‘Sex addiction’ more demeaning of women than Tiger Woods or Jesse James
It looks like Sandra Bullock’s marital woes are once again getting some press attention. Michelle “Bombshell” McGee, the original paramour to come forward with allegations of Jesse James’ shenanigans, apparently wants to have some “girl talk.”
As the nightmare continues for Sandra Bullock, Michelle “Bombshell” McGee tells Life & Style she wants to meet the Oscar-winning actress in person. “I would like to sit down with Sandra and speak one-on-one,” she says. “I’d let her ask me questions, and I would be honest and open with her about the affair. If that would help her heal, I would do it.”
Good idea? Bad idea? Yet another callous publicity stunt? Would she try and explain that Jesse James was or was not a “sex addict?” Who knows what McGee is up to, but she is indeed up to something—and always has been. So too with all the women linked to Tiger Woods. They too were up to something, however wrong or misguided their plans may have been.
But these women were not merely addictive substances waiting around to ensnare susceptible men into degrading lives as “sex addicts,” “addicts” who would then have to cruise the social scene for their next fix. I don’t want to overstate the obvious but, instead, these women were just people; intentional subjects who can’t be reduced to being nothing more than a passive object or alluring vessel. And once you see women as people (doh!) the whole concept of “sex addiction” falls apart into a tired cliche of male dominance and privilege.
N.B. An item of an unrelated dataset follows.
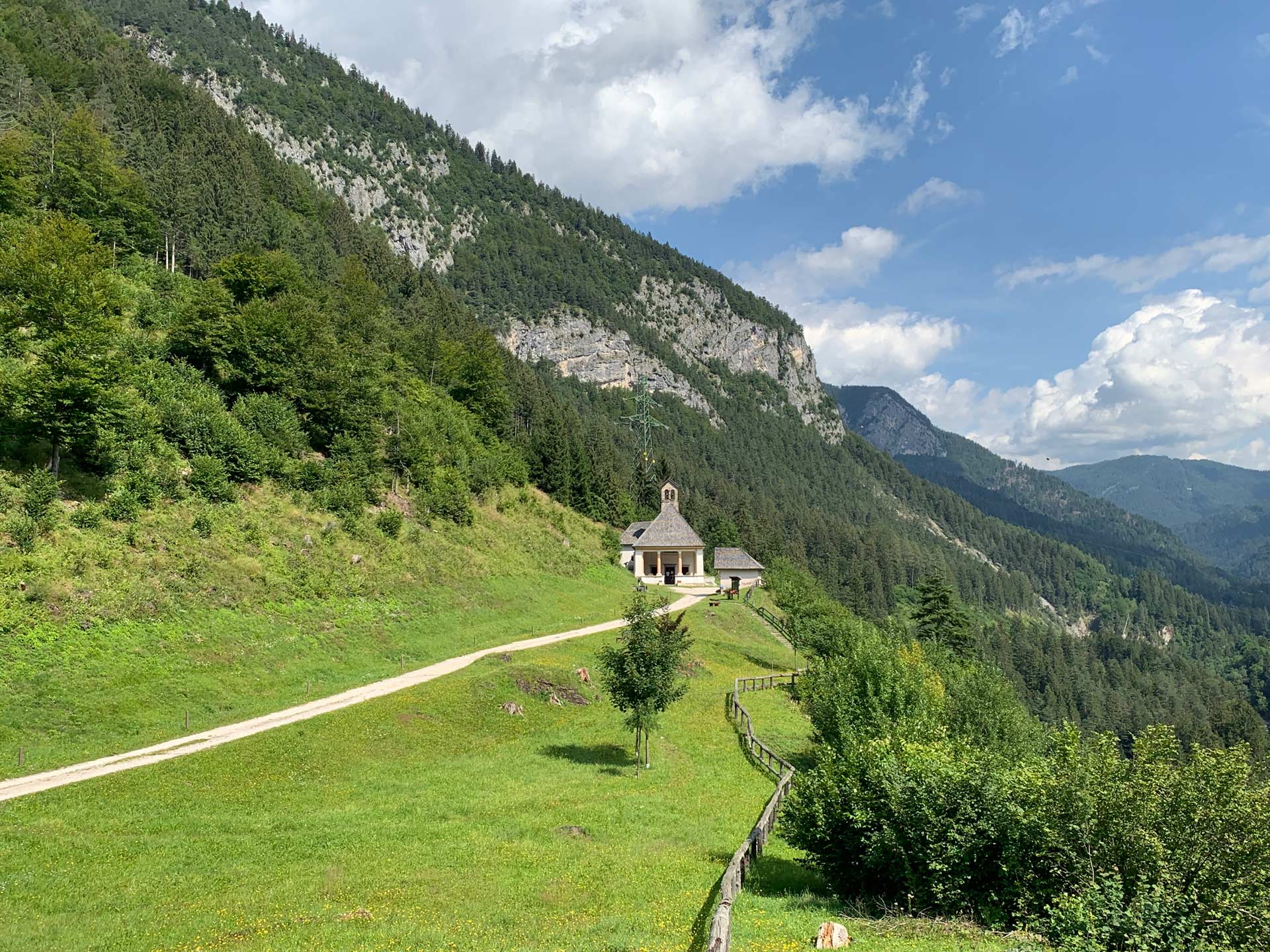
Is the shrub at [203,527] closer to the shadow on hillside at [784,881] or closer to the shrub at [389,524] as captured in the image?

It’s all about whether addiction is going to be an inclusive metaphor for all problems with compulsive behavior and irresistible impulses, or whether is is going to remain a rather specialized concept covering things like drug addiction. Clearly, I’m in favor of the later. So too is a neuroeconomist named Don Ross who has a new book chapter titled “Economic Models of Pathological Gambling.” In it he makes a compelling case for us to think about pathological gambling as a genuine and not metaphorical addiction. At the same time he contrasts how sex with other people, even when done to a compulsive extreme, is not an addiction (which is not to say it is not a problem—it can be—just that it is not an addiction). He says,
“Sex has a number of crucial disanalogies with targets of addiction. One of these is that the fine manipulation of the reward contingency is not under the individual’s own control”
In other words, an addict controls the jolt of surprise from the slot machine, the bender in the bottle, the high in the needle. That is how the “targets of addiction” gain control over a person’s motivational systems. But that “fine manipulation of the reward contingency” is not present for sexual pleasures with another person because, well, they are another person. To call Tiger or Jesse a “sex addict” is to say that the women they were with had no say in the matter, no part in constructing the experience. And that is just not a good thing to do.
So, keep in mind that every time you go along with calling Tiger or Jesse a “sex addict,” or doing the same with someone in you life who can’t keep it zipped, you are complicit in erasing the women who also participated, complicit in denying the choices we all need to make about what to do with our desires.